+++ Stored data

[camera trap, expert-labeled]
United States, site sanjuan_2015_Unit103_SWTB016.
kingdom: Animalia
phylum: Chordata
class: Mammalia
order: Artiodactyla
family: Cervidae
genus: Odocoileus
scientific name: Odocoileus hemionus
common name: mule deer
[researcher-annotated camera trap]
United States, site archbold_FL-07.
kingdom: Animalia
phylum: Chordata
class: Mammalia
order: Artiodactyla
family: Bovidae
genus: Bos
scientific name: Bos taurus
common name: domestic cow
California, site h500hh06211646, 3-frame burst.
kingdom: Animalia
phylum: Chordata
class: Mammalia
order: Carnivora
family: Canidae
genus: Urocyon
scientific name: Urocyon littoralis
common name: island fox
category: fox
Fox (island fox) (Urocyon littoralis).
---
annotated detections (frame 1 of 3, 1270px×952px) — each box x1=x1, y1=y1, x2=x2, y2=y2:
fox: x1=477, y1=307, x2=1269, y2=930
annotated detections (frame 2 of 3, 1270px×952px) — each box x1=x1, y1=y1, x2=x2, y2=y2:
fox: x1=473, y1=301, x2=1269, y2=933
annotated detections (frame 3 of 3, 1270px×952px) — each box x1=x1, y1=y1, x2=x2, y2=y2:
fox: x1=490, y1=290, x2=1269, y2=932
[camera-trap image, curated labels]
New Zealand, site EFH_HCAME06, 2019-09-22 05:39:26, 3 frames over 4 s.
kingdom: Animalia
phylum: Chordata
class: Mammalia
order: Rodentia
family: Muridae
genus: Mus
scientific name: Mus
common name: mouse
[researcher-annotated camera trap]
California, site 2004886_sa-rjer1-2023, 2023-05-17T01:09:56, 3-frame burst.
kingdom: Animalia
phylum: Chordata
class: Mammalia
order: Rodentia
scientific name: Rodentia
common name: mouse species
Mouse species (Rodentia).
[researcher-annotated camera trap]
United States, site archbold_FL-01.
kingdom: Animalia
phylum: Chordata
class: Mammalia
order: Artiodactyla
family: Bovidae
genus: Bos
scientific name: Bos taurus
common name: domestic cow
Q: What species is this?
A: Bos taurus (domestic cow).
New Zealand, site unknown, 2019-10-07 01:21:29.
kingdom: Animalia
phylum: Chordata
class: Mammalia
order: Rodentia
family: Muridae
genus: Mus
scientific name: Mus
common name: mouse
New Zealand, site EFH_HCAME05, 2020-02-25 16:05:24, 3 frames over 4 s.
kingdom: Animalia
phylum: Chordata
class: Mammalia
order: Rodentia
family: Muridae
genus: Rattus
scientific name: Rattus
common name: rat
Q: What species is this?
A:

++++++

## Work instructions
In the records above, collect each line with "Zealand".

## Reply
New Zealand, site EFH_HCAME06, 2019-09-22 05:39:26, 3 frames over 4 s.
New Zealand, site unknown, 2019-10-07 01:21:29.
New Zealand, site EFH_HCAME05, 2020-02-25 16:05:24, 3 frames over 4 s.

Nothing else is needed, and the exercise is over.